If there are in fact certain beliefs that are essential to the Christian faith, then it follows that if an individual or church is teaching a perspective contrary to one of these essentials, it is not longer Christianity we are dealing with. Christianity is a coherent set of beliefs and practices that are by their very nature incompatible with other beliefs and practices. It is a “total-world-picture,” and although that picture does not include everything one may believe about the world, it certainlyexcludes some things. It is when we are speaking of these foundational beliefs that Christians feel compelled to exclude whatever happens to contradict them. That is to say, Christians believe certain things, and as a matter of consequence, Christians don’t believe other things.
To be clear, I am not trying to answer the question “What must a person believe in order to be saved?” For one thing, I think that the question often holds some questionable assumptions about salvation. For example, it seems to assume that faith and belief are strictly synonymous: that is, in order for a person to be “saved” they must mentally assent to certain true propositions about God. Although faith includes belief, it cannot be reduced to believing true things about God. The demons believe, and shudder (Jas. 2:19): that is to say, they probably have their theology (in the thin sense) more sorted out than most of us. So faith includes true beliefs, but is not reducible to those true beliefs; faith does not merely mentally assent to God’s existence, but also obeys Him and trusts Him. (Heb. 11; whole chapter, esp. v. 6)

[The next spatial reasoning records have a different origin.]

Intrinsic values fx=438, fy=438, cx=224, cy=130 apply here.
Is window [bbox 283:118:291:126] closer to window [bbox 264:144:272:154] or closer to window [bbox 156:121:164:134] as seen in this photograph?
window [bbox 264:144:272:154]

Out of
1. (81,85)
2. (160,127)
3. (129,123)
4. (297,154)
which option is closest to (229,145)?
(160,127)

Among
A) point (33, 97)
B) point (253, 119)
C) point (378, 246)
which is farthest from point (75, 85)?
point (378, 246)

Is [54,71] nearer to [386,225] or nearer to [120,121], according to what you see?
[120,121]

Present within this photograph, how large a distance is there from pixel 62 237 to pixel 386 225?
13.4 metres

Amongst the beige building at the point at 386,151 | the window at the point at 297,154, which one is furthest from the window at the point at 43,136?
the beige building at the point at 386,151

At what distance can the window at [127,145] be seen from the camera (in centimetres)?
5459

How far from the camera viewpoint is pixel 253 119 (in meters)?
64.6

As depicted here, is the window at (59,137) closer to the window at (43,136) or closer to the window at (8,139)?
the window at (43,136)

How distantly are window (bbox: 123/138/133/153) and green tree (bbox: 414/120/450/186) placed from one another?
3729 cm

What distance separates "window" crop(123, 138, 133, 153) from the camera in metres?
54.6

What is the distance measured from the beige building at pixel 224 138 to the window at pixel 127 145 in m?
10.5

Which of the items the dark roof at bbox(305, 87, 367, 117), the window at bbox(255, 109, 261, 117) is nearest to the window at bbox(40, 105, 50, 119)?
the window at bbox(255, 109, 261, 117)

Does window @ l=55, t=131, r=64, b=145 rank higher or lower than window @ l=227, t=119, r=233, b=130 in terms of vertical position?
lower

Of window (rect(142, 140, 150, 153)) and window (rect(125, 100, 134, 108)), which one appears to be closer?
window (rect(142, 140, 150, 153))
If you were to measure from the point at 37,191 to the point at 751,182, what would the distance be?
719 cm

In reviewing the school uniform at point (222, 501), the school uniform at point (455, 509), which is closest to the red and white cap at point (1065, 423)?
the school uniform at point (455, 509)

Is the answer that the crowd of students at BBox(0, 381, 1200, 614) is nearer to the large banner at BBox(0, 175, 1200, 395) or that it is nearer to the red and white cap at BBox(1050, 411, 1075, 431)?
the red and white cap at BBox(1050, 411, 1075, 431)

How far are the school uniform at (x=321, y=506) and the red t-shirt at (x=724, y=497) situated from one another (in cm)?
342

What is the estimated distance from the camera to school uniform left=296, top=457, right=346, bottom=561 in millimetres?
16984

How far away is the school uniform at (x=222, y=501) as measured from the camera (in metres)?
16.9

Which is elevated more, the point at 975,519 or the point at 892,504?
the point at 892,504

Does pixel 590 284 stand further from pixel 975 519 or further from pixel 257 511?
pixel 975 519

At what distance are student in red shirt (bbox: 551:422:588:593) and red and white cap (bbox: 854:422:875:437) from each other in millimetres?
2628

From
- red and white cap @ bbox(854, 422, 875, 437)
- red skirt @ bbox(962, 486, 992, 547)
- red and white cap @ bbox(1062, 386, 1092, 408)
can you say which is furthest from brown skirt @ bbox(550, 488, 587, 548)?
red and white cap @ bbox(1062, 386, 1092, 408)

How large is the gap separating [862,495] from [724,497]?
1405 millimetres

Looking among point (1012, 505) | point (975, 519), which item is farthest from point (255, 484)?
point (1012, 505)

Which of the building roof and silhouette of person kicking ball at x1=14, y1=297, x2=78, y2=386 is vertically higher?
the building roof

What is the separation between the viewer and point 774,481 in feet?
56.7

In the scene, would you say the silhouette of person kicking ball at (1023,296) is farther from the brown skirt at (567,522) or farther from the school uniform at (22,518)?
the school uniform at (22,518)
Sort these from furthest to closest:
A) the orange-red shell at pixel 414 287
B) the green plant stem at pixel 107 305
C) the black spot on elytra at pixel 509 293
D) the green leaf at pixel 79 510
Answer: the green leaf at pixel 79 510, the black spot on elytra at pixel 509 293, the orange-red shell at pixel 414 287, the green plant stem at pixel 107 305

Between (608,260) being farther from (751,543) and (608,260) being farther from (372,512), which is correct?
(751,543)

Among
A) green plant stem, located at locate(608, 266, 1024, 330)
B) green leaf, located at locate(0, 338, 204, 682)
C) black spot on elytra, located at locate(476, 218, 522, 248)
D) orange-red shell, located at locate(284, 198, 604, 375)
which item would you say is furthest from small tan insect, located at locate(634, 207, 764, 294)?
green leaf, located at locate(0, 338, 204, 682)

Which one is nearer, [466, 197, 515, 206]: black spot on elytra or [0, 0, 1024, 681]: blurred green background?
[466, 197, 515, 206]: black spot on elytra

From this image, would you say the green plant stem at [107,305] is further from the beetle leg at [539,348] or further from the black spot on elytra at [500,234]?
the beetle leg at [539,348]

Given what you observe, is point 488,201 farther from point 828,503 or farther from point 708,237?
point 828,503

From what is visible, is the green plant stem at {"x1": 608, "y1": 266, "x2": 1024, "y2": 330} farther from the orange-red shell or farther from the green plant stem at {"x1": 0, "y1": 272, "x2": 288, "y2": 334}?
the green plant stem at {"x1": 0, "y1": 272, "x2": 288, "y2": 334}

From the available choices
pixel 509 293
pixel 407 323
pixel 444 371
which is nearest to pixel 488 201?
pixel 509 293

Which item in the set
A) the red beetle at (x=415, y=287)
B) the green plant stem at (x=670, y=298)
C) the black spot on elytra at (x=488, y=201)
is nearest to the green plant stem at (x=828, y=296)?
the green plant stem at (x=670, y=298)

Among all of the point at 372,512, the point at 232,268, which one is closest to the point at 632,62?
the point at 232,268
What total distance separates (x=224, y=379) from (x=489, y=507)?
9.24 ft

There are a few things I would like to accomplish with this series: the first is to nail down my current understanding on the issue. Over the past three or four months the topic has been raised in innumerable contexts, and how we answer it will hold important implications for how we understand our own faith, the nature of the Church, and how we interact with other believers and those outside the faith. The second is in hope to be of benefit to you, my reader, by bringing some clarity to the question—and more than anything, to encourage thought and dialogue about it. The third goal is to draw attention to the enormously important and often overlooked realities of probability and certainty, and how they relate to Christian beliefs and practices.

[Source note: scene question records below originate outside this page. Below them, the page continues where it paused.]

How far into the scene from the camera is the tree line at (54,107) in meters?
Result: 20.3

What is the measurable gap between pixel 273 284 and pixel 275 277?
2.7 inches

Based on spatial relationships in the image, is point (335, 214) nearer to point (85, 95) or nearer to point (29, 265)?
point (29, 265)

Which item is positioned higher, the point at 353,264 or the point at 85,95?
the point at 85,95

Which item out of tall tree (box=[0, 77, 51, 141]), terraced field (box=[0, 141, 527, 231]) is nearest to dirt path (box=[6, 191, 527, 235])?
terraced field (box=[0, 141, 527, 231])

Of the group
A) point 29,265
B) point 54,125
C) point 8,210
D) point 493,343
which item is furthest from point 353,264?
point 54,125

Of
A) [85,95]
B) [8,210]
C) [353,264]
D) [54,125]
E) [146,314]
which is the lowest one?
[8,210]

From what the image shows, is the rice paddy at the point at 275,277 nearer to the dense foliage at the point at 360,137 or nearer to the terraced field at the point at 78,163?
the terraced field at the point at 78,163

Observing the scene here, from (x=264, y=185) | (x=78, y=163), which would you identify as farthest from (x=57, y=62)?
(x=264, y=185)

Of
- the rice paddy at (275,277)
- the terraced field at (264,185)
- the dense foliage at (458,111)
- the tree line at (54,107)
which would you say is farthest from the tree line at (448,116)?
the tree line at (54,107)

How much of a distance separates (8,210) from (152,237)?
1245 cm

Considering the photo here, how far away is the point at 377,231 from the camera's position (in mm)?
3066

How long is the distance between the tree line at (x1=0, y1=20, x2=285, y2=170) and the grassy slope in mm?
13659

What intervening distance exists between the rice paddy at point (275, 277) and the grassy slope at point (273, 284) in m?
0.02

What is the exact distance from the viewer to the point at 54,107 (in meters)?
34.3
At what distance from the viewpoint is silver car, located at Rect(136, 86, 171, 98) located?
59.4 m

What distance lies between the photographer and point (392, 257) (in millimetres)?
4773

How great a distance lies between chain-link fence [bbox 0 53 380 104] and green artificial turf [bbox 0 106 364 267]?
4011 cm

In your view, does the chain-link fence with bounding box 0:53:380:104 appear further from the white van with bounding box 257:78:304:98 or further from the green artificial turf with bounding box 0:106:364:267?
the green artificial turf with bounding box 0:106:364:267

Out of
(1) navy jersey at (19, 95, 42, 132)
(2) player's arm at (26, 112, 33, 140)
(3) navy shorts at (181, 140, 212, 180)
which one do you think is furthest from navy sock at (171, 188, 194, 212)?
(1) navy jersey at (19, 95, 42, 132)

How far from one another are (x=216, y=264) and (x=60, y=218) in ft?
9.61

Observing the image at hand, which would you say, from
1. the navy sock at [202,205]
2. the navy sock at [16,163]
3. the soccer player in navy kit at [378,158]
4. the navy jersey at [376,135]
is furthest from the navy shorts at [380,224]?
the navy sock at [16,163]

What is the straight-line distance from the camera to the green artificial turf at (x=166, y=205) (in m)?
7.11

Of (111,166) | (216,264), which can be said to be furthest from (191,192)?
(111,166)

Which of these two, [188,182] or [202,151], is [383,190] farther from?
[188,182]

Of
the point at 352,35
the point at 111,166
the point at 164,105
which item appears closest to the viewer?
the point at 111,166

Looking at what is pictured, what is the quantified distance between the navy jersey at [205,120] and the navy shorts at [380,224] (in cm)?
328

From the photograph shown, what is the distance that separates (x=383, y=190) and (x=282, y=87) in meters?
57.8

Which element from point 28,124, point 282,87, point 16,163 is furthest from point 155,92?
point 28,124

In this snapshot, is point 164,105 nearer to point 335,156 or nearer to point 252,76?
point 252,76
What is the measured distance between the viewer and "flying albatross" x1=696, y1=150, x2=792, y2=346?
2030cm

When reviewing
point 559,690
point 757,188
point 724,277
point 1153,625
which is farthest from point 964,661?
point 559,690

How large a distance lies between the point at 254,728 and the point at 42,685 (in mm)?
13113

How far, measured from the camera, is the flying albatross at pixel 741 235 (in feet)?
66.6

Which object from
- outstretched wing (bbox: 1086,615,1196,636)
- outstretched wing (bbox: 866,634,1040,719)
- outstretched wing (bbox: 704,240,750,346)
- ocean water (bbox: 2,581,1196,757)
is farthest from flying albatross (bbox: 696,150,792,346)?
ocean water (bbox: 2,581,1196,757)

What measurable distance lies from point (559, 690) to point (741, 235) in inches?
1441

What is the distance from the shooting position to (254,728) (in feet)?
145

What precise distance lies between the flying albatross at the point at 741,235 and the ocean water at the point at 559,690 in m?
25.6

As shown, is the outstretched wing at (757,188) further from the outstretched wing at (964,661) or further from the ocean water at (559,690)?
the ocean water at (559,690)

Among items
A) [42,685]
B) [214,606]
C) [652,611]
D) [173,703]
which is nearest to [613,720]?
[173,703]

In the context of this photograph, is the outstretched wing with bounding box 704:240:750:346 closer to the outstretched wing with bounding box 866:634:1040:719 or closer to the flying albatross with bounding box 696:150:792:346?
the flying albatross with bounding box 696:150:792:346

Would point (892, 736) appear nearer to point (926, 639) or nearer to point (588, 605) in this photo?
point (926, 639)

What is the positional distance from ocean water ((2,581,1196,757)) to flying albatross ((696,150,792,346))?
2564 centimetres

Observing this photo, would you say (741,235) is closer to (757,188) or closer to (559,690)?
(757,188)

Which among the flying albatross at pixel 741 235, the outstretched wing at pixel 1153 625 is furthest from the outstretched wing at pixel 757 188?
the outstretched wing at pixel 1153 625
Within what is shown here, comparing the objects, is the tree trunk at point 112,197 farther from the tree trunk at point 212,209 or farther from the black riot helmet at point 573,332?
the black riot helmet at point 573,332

Orthodoxy is a perilous thing. It is perilous because it means taking a stand. It is perilous because it means excluding something. As Chesterton points out, it is the heresies that are tame: tame because they are conventional, because they promise respectability if we but hand over the keys to the kingdom. All of the great heresies—Marcionism, Arianism, Gnosticism, Docetism—were invitations to exchange essential beliefs of the Christian faith with notions which were more suitable to contemporary audiences. The peril of Orthodoxy is in holding fast to what is essential, and if we are to do this we must first recognize what the essential is.
Of course, we are not told that Athanasius bellowed out that he was “contra mundum!” but I have always imagined it this way; it’s the type of statement that demands to be bellowed.
This remark was made sarcastically by the pagan Ammanius Marcellinus. Philip Schaff and David Schley Schaff,History of the Christian Church
, vol. 3 (Grand Rapids, MI: Eerdmans, 1908), 632.
Jerome, Dialogue Against the Luciferians,
§ 19. “ingemuit totus orbis et Arianum se esse miratus est.”